Opec+, la mossa per tenere saldo il mercato
L’aumento della produzione arriva in un momento delicato per i mercati dell’energia. Da settimane, il prezzo del greggio si muove tra i 79 e gli 83 dollari al barile, con picchi dopo le tensioni in Medio Oriente.

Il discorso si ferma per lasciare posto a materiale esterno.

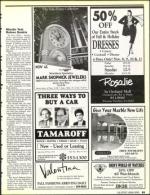 image of November 08, 1991 - number 65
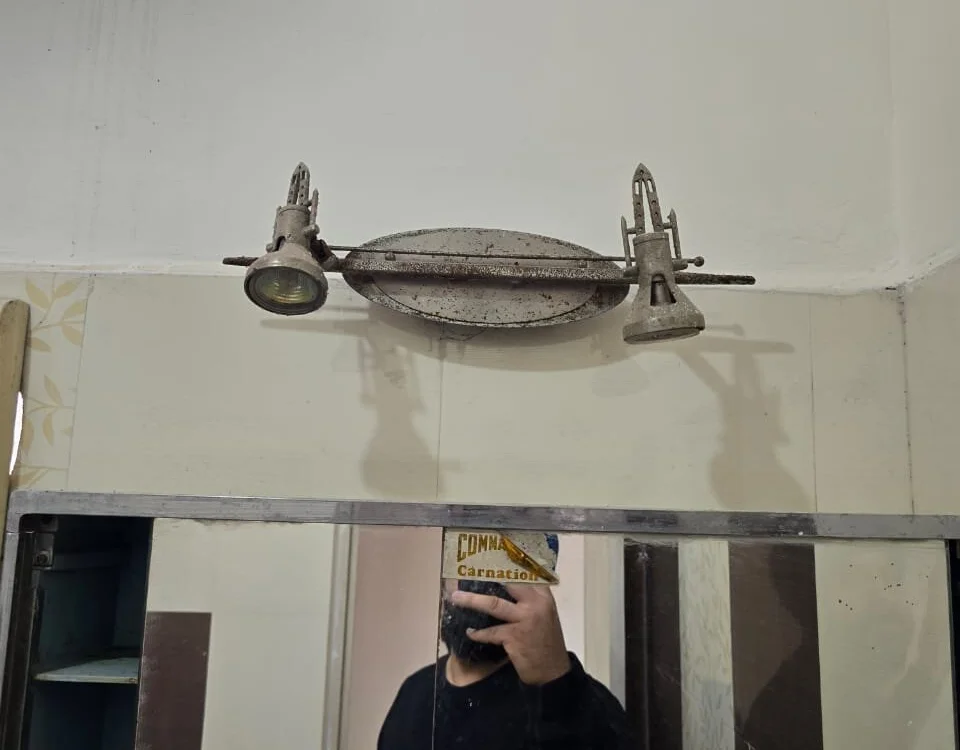 smalldisk 离线XXX聊天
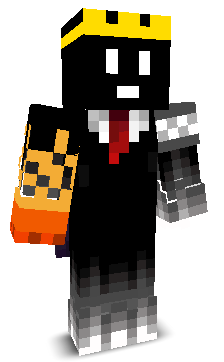 0v3rth1nk's skin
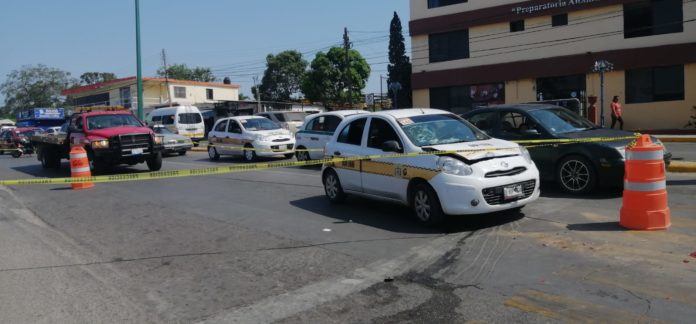 0b7342fa-c9b3-4ab6-a431-c22bac3e251f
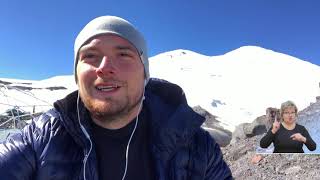 «Утро» на «ДОН 24»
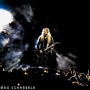 Arch-Enemy-2022-Duesseldorf-168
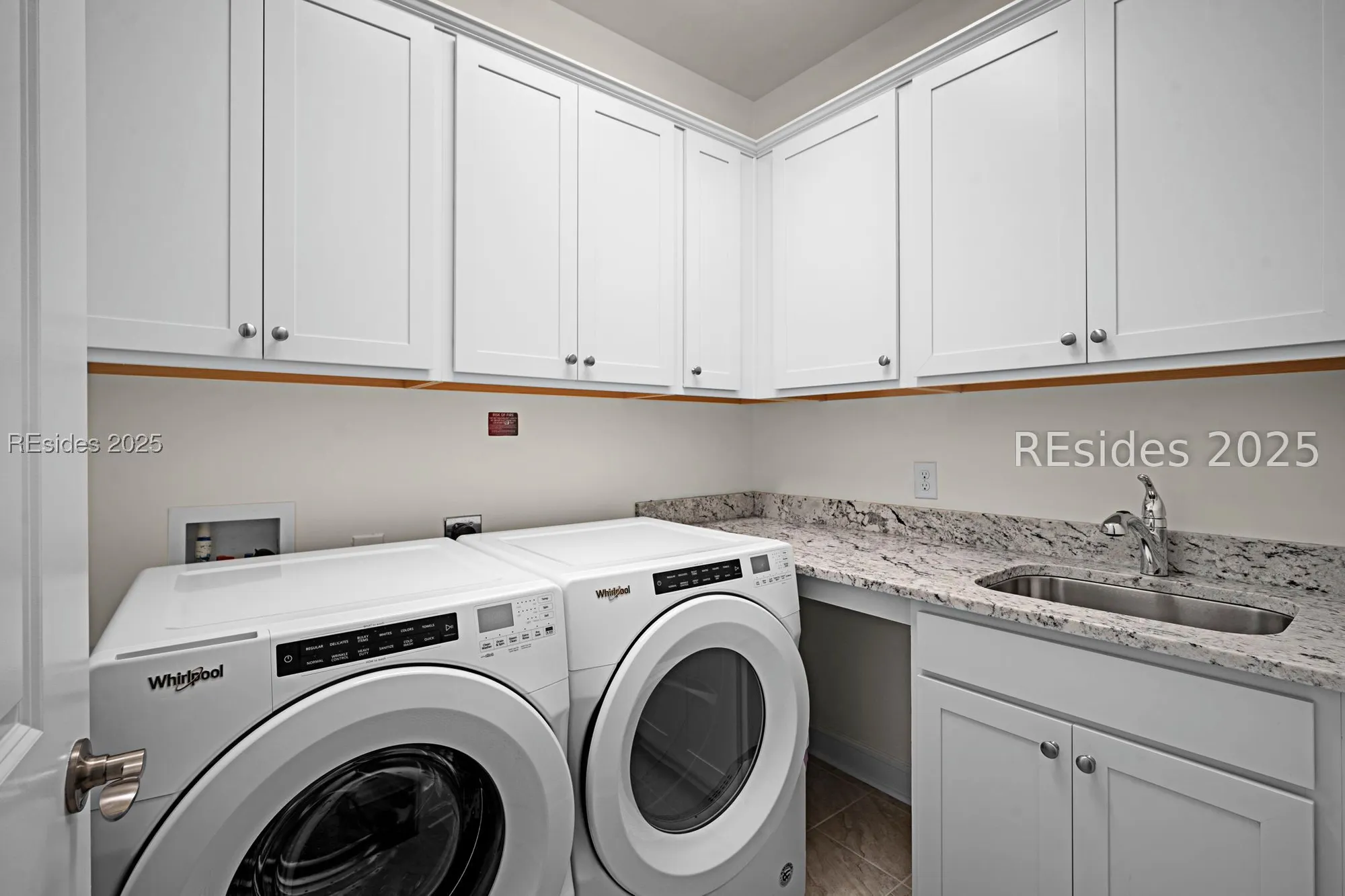 Property Slideshow image 51 of 55 | 1250 northlake blvd, Okatie, SC, 29909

Ma nel comunicato finale, i rappresentanti dei grandi produttori – Arabia Saudita, Russia, Emirati Arabi Uniti e Kuwait – hanno evitato di citare esplicitamente i recenti fatti geopolitici. “I Paesi continueranno a seguire da vicino l’andamento del mercato”, si legge, “sottolineando l’importanza di un approccio prudente e di mantenere la massima flessibilità”.

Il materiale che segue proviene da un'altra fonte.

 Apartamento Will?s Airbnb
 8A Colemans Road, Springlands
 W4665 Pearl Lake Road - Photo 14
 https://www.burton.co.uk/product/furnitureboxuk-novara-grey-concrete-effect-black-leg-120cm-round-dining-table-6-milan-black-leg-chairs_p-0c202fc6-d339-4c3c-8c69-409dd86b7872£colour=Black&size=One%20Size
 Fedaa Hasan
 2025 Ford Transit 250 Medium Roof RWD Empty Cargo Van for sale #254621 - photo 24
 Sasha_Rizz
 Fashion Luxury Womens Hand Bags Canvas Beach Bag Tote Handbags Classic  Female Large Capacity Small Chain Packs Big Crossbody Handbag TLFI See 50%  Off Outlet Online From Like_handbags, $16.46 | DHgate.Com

Fonti vicine al negoziato raccontano di un confronto acceso tra i delegati di Riad e Mosca, con gli Emirati a fare da mediatori. “Non possiamo permetterci scossoni improvvisi”, ha confidato un funzionario saudita a margine dell’incontro. Solo dopo una lunga discussione sui rischi legati a una domanda incerta in Asia e alle pressioni dei Paesi importatori è arrivato l’accordo su un aumento graduale.
Mercati in movimento, cosa aspettarsi ad aprile
L’annuncio dell’aumento della produzione ha subito dato segnali sulle principali borse. A Londra, il prezzo del Brent è sceso leggermente nel tardo pomeriggio, stabilizzandosi intorno agli 80 dollari al barile. Gli analisti delle grandi banche – da Goldman Sachs a JP Morgan – dicono che la mossa era “attesa da tempo”, ma il vero test sarà la capacità dell’organizzazione di reagire in fretta a eventuali nuovi shock.

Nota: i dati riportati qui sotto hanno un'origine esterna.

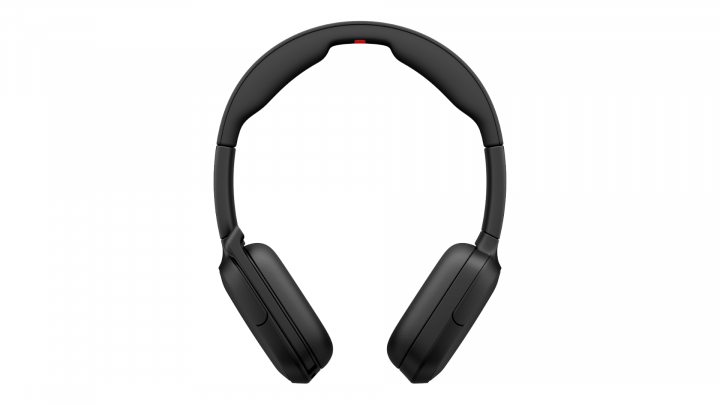 Słuchawki bezprzewodowe HP Poly Focus 625 Stereo Bluetooth - C56XPAA 3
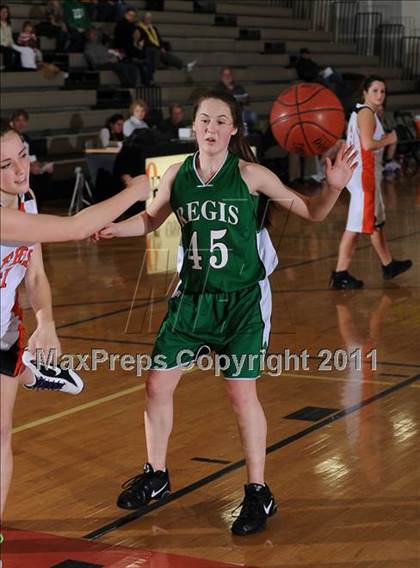 Thumbnail 3 in Regis @ Osseo-Fairchild  photogallery.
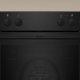 Neff E1DCA0AK3 + M16SRF0L0 set di elettrodomestici da cucina Ceramica Forno elettrico 4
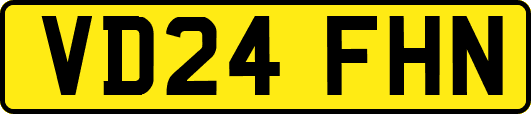 VD24FHN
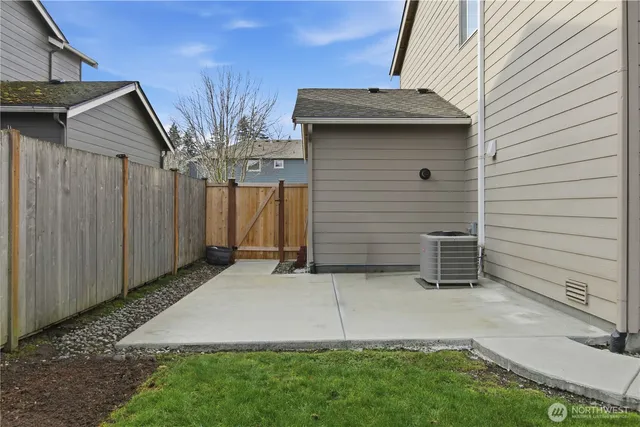 $600,000 | 17211 83rd Ave Court East, Puyallup, WA 98375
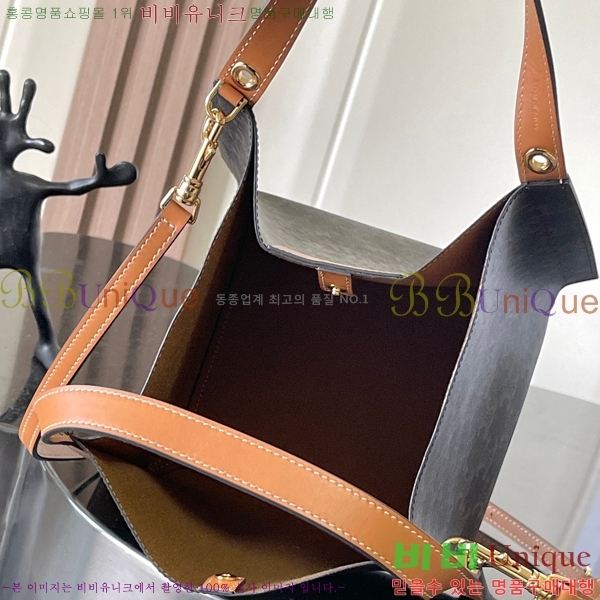 #������ ���� ť�� �� 124182-201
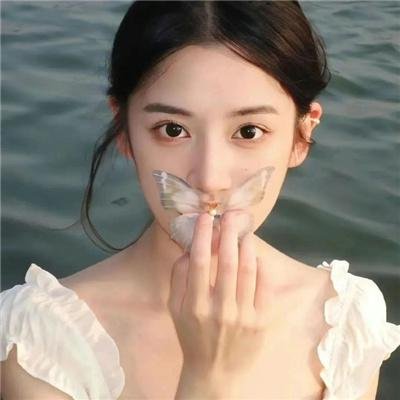 拦不住了，小人参精投胎后自带福气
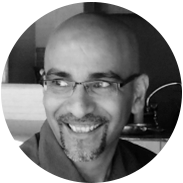 Abi Tamim Vanak Abi Tamim Vanak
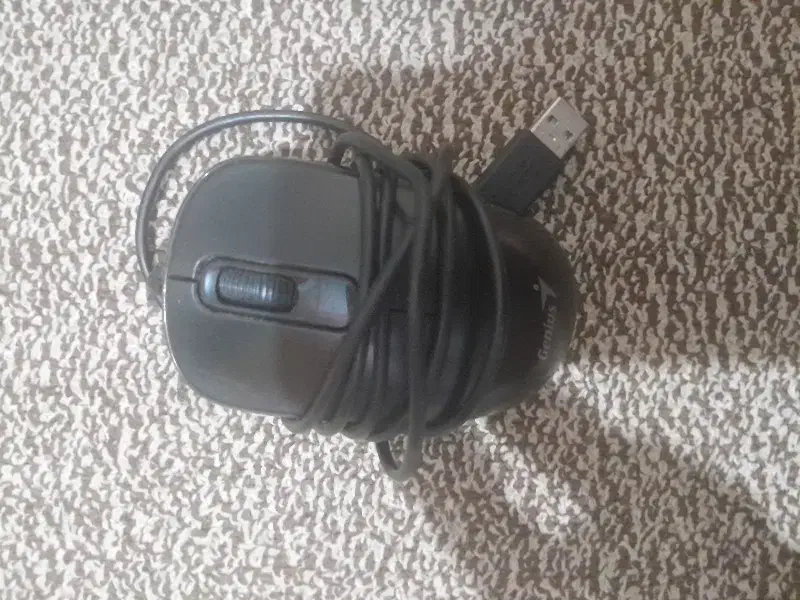 کیبورد و موس|قطعات و لوازم جانبی رایانه|اهواز, آریاشهر|دیوار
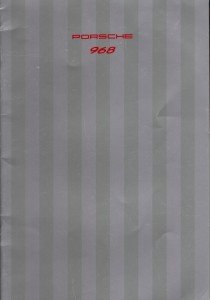 968 92 brchre cover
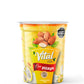 Yogurt de pitaya vital Activa lo natural 150 ml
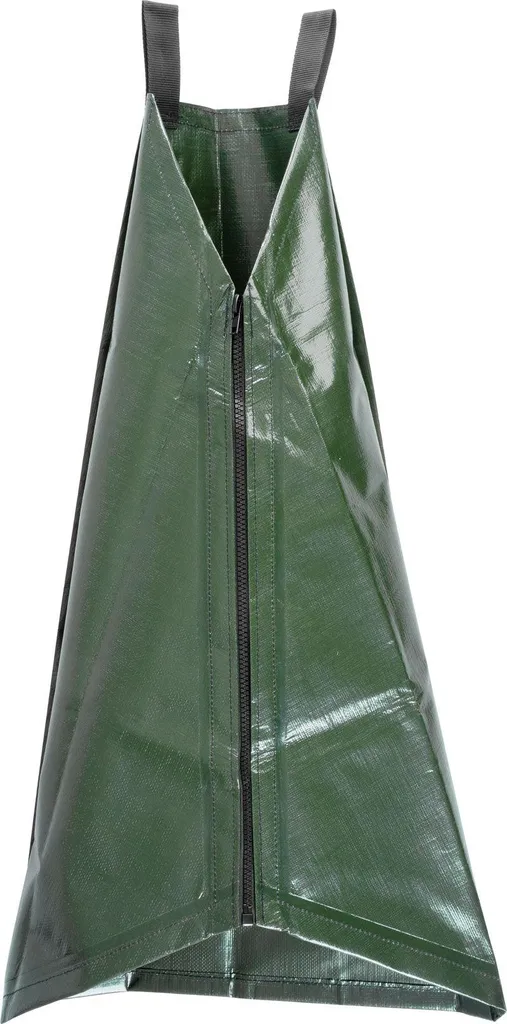 OFFERTA Sacco Irrigazione Strend Pro 55L - L'Originale per Alberi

“Il messaggio dell’Opec+ è chiaro: niente corsa a riempire i mercati, ma nemmeno chiusura rigida”, spiega a alanews.it Giovanni Staiano, esperto di mercati energetici all’Università Bocconi. “La flessibilità citata lascia aperta la porta a possibili aggiustamenti dell’ultimo minuto, se la situazione dovesse cambiare”.
Tra domanda incerta e tensioni sempre sullo sfondo
Dietro la scelta dell’Opec+ c’è la volontà di mantenere un equilibrio tra le esigenze dei produttori e quelle degli importatori. Negli ultimi mesi, la domanda mondiale di petrolio ha dato segnali di ripresa, soprattutto negli Stati Uniti e in Cina. Ma restano molti dubbi sulla crescita europea e sulle conseguenze delle tensioni in Medio Oriente.
“Non è un caso che si parli di ‘massima flessibilità’”, sottolinea un diplomatico europeo che ha seguito la riunione da vicino. “L’Opec+ vuole tenersi pronta a reagire sia a un eventuale calo della domanda sia a nuove crisi politiche”.
L’agenda dell’Opec+ e i prossimi passi
Il prossimo incontro ufficiale è fissato per il 3 maggio a Vienna. Nel frattempo, i membri dell’Opec+ continueranno a monitorare produzione e consumi, pronti – almeno nelle intenzioni – a cambiare rotta se serve. Fonti interne all’organizzazione non escludono incontri informali o consultazioni straordinarie in caso di sviluppi inaspettati.
In sintesi, l’aumento di 206mila barili al giorno è un segnale di apertura verso più offerta, ma anche un invito a procedere con prudenza. “Siamo pronti a intervenire se serve”, ha ribadito il ministro dell’Energia saudita al termine della riunione. Una frase che riassume bene l’atteggiamento con cui l’Opec+ si prepara ai prossimi mesi: attenzione, cautela e nessuna mossa azzardata.